### Text for analysis:
Norman Kunc, I believe it’s in that same article, has given this quote that we really love, “When inclusive education is fully embraced, we abandon the idea that children have to become normal in order to contribute to the world. Instead, we search for and nourish the gifts that are inherent in all people. We begin to look beyond typical ways of becoming valued members of the community and, in doing so, begin to realize the achievable goal of providing all children with an authentic sense of belonging.” So, I believe they’re posting in the chat a place that you can go and access more information about Norman and hear from him himself. And I’m gonna pass it back to Ine. And I did too much.

Ine Jack:

Yes, that’s okay. Here we are. So, with the right supports, we really want everyone to realize that the segregated environment isn’t the best place for children with disabilities. They really can thrive in inclusive settings academically, socially, emotionally, with the right supports. So, these environments also just don’t benefit children with disabilities, they benefit everyone. They foster peer learning, compassion, and really a deeper sense of community. And we grow together when we have that sense of community that Linda was talking about, that sense of belonging.

Inclusion isn’t about lowering expectations, also, it’s about expanding opportunities for everyone. So, the early years are foundational. We know that. Historically, we know that from many, many different areas. So, children learn how to learn and how to relate to others during this time. That’s why it’s such a critical period. And inclusive environments can provide those models for empathy and understanding and cooperation and respect for everyone. So, children without disabilities benefit from these inclusive strategies.

Also, they can strive with the same supports, those visuals that we can put into a classroom. Routines, flexible expectations, helping peers, these are all tools and supports that just don’t benefit children with disabilities, they benefit all children. And the key elements that we really want you to understand for successful inclusion are these three things, access, participation, and supports. And like Linda mentioned briefly earlier, access doesn’t just mean being in the room. It means that we are designing an environment that has tools and ways for children to enter, that they feel welcomed, that they feel like they are a member of the community or the classroom or the environment.

Participation, again, we wanna remind the children that they need and have opportunities to engage meaningfully, and this is where we have individualized accommodations and supports to allow this participation to happen. And then those supports to ensure that they have different services that might be specialized like occupational therapy or speech, some behavioral guidance, that they’re not separate, we don’t want them to be pulled out. We want them to be integrated into everyday environment of learning.

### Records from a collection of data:
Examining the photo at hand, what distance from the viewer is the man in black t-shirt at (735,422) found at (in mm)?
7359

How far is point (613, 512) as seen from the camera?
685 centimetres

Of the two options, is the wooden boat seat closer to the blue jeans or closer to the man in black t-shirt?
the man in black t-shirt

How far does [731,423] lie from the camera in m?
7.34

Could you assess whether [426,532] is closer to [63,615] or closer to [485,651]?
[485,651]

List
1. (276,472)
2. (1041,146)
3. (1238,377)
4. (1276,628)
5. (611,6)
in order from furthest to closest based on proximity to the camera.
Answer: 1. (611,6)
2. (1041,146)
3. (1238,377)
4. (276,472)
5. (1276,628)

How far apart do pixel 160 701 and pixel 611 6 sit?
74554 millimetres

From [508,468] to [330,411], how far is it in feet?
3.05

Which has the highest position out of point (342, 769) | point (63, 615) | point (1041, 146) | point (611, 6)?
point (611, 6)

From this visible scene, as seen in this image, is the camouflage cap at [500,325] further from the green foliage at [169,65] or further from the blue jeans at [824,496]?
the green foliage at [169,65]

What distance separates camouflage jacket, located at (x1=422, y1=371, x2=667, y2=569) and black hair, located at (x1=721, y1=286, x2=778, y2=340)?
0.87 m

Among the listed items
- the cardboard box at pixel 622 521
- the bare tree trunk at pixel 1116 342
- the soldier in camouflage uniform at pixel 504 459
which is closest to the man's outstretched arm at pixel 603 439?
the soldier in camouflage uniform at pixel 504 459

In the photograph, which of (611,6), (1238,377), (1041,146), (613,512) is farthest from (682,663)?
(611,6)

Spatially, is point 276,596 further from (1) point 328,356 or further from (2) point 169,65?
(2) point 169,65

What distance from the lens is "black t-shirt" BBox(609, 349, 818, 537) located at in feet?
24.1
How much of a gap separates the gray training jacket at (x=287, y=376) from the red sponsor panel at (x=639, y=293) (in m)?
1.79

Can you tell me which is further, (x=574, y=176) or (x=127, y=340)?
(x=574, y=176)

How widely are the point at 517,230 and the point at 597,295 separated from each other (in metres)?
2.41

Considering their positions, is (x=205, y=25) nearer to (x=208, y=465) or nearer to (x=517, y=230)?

### Your tasks:
(a) From the transcript on inclusive education, extract the passage between "Inclusion isn’t about" and "these inclusive strategies.", inclusive.
(b) In the transcript on inclusive education, what three key elements are named for successful inclusion?
None of the listing is needed to do this work.

### Responses to the tasks:
(a)
Inclusion isn’t about lowering expectations, also, it’s about expanding opportunities for everyone. So, the early years are foundational. We know that. Historically, we know that from many, many different areas. So, children learn how to learn and how to relate to others during this time. That’s why it’s such a critical period. And inclusive environments can provide those models for empathy and understanding and cooperation and respect for everyone. So, children without disabilities benefit from these inclusive strategies.

(b) Access, participation, and supports.